I have since tried using only interactive apps that would encourage kids to participate actively rather than just passively watching. When I'm around, I'll do that anyways, but it helps if the content is itself interactive.

I really like Kidzovo. They curate huge amounts of content for kids from different creators and provide this cute little owl called Ovo, that's like the child's friend on the app and every minute or so it pops up and engages kids in these mini games that get them to do activities related to what they are watching like find & tap on something or use their voice to answer questions. They also have a huge bunch of coloring sheets & jigsaw puzzles.

Usually I've found that kids quickly get bored of some of the other apps mentioned here, but I've seen them stick to Kidzovo for much longer. Maybe worth a try.


You should try out Kidzovo. They curate huge amounts of content for kids from different creators and provide this cute little owl called Ovo, that's like the child's friend on the app and every minute or so it pops up and engages kids in these mini games that get them to do activities related to what they are watching like find & tap on something or use their voice to answer questions. They also have a huge bunch of coloring sheets & jigsaw puzzles.

Usually I've found that kids quickly get bored of some of the other apps we've tried here, but I've seen them stick to Kidzovo for much longer. Maybe worth a try. Good thing about PBS or Kidzovo is that they dont have me looking over my shoulder like Youtube or Youtube Kids does.


You should try out Kidzovo. They curate huge amounts of content for kids from different creators and provide this cute little owl called Ovo, that's like the child's friend on the app and every minute or so it pops up and engages kids in these mini games that get them to do activities related to what they are watching like find & tap on something or use their voice to answer questions.
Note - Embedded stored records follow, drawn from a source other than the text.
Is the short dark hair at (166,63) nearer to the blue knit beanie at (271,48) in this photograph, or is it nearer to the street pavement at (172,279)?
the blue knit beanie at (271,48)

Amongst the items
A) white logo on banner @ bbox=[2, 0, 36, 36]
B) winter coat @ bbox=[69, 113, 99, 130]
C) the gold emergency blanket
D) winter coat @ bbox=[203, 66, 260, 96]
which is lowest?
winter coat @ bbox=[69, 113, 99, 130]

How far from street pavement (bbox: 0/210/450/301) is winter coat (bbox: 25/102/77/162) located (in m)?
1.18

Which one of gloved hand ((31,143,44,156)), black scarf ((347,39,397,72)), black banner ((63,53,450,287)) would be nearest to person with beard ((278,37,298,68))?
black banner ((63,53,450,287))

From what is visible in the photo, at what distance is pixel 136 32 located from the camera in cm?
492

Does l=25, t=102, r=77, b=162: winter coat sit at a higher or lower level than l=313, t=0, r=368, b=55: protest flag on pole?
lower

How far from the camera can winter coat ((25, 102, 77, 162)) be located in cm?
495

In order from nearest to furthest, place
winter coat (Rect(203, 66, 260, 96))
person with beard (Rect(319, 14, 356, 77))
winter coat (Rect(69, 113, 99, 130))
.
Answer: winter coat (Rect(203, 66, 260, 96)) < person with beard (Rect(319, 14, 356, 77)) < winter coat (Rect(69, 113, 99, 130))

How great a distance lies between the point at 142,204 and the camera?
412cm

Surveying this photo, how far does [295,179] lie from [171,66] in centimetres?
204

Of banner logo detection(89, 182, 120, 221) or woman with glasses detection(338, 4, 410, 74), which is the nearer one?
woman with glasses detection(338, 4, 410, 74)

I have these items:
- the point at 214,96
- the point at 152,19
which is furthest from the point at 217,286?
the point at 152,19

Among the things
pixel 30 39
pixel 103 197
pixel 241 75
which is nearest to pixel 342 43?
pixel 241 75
They also have a huge bunch of coloring sheets & jigsaw puzzles.

Usually I've found that kids quickly get bored of some of the other apps we've tried here, but I've seen them stick to Kidzovo for much longer. Maybe worth a try. Good thing about PBS or Kidzovo is that they dont have me looking over my shoulder like Youtube or Youtube Kids does.


How many times have you posted this comment in this thread, overall?


4 times. I should have mentioned that I work for Kidzovo. Also, shouldn't have been so aggressive in self promotion.


Kidzovo seems like a cool platform!! I hope it’s working out well :)


You should try out Kidzovo. They curate huge amounts of content for kids from different creators and provide this cute little owl called Ovo, that's like the child's friend on the app and every minute or so it pops up and engages kids in these mini games that get them to do activities related to what they are watching like find & tap on something or use their voice to answer questions. They also have a huge bunch of coloring sheets & jigsaw puzzles.

Usually I've found that kids quickly get bored of some of the other apps we've tried here, but I've seen them stick to Kidzovo for much longer. Maybe worth a try. Good thing about PBS or Kidzovo is that they dont have me looking over my shoulder like Youtube or Youtube Kids does.


Self promotion is fine, but you've plugged the company you work for four times on this thread already. It's also appreciated when you add a disclaimer like you've done in the past [0]

[0] https://news.ycombinator.com/item?id=39214461


Apologies, will add the disclaimer from next time. Will be mindful from next time around excessive self promotion.


Great work & thanks for doing this.

I built a library at AWS for a general canvas editor called Diagram Maker. It recently got archived so I stood up a fork here: https://github.com/sameergoyal/diagrammer and the data format we use is strikingly similar. Check it out here: https://sameergoyal.github.io/diagrammer/?path=/docs/docs-us.... The key differences are panels, workspace & editor.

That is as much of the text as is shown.